Eleanor waited until they were at the cash desk, then began to shriek at the top of her voice, clutching piteously at the hands of the woman behind the till. ‘Dada!’ she cried. ‘My Dada!’
Anna managed to laugh. ‘What can you do with them when they’re like this?’ she asked.
‘I’m sure I don’t know, dear,’ came the bland reply. ‘They’re a lot of effort at that age, aren’t they?’
Anna nodded hastily. ‘Yes, oh yes. Yes, they are.’
‘She looks tired if you ask me,’ said the woman at the till, eyeing Anna’s clothes. ‘Was everythink all right for you?’
‘It was very nice, thanks.’
Anna filled the Volvo’s cavernous tank with petrol. She cleaned its windscreen. She sat in the driver’s seat with the engine turned off and thought, I can’t save him. Not when he insists there’s nothing to be saved from. I really can’t. Then she put the Volvo in gear and drove out into the traffic, where instead of taking the carriageway to complete the journey to London she performed an illegal U-turn and, to the accompaniment of blaring horns and shouts of rage, turned back towards Ashmore.
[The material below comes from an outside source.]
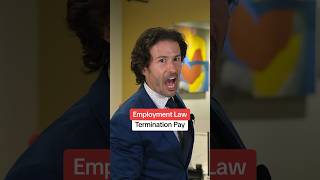 Employment Law Termination Pay california lawyer californialaw employment [upl. by Rahsab]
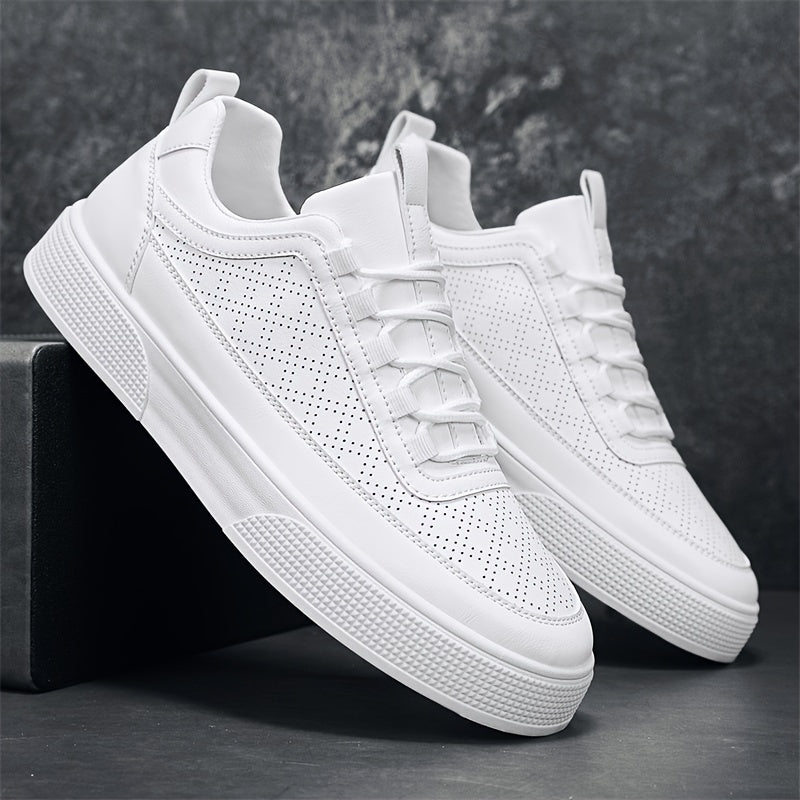 WILHELM | Herren Sneaker Porter in Lederoptik mit luftdurchlässiger Perforation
By the time she got there Eleanor had fallen sound asleep in her car seat and the rain had turned to a kind of Scotch mist, a thickening of the air that left tiny cold beads of moisture on everything it touched. Low cloud lay along the edge of the downs. The village street was quiet, the churchyard grey and sodden. Anna let the Volvo coast to a halt and switched off the engine. Silence, but for the muffled call of a rook. She sat there tiredly for a moment, thinking. This is the right thing. It’s the right thing to do. Then she got out and went round to the passenger side to try to extract the car seat without waking Eleanor.
Francis Baynes must have heard the Volvo arrive, because when she looked up he was already opening the rectory door.
Anna waved. ‘Hello!’ she called.
*
Francis seemed tired and nervous. He hadn’t shaved and he was still in the clothes he had worn at Cresset Beacon the afternoon before.
‘You look worse than I do,’ she said. ‘Can I come in?’
‘No. No, I don’t think that would be a good thing.’
‘Francis?’
He managed a smile. ‘After yesterday,’
he said quietly, ‘it wouldn’t feel—’ He shrugged. ‘Well, it wouldn’t feel like the best idea.’
‘You’re taking this too much to heart,’ she told him. ‘You mustn’t be silly.’ His expression made her add, ‘I’m sorry. That was patronising.’ She put Eleanor carefully down on the front step and took one of his hands in hers. It was so cold that the touch of it threw everything else out of her mind. ‘My God, Francis,’ she said, ‘you’re freezing. Are you all right?’
‘Quite all right, thanks.’
‘Do you ever heat this place?’ she asked. ‘Or don’t they give you any money for that, either?’ Tired, she saw now, wasn’t quite the word to describe him. It was more than that. All the youth – all the certainty – seemed to have leaked out of him. Had she done this? It was ridiculous. ‘Francis,’ she admonished him, ‘stop this. It was my fault. And it wasn’t anything anyway.’
He withdrew his hand. ‘No,’ he said. ‘No, I see that, I quite see that.’
He would have added more, she thought, and they might have got to some better understanding of how he felt, but at that moment two things happened. He seemed to hear something which caused him to turn round and look back into the house behind him. And at almost the same instant Eleanor made a small, fractious noise and stirred in the car seat at his feet. Waking up, she transfixed him with her bright green eyes. ‘Gidgiee,’ she announced.
Francis looked startled. ‘Ah. The baby. Isn’t it rather damp for her to be out?’
‘They’re quite sturdy, Francis.’
He smiled again. ‘So I’m told.’
‘She’s why I’ve come,’ Anna said. ‘Francis, I need you to look after her for an hour.’
‘I’m sorry,’ he said. ‘I can’t do that.’
‘Francis—’
‘No.’ He took a step or two backwards, shaking his head rapidly.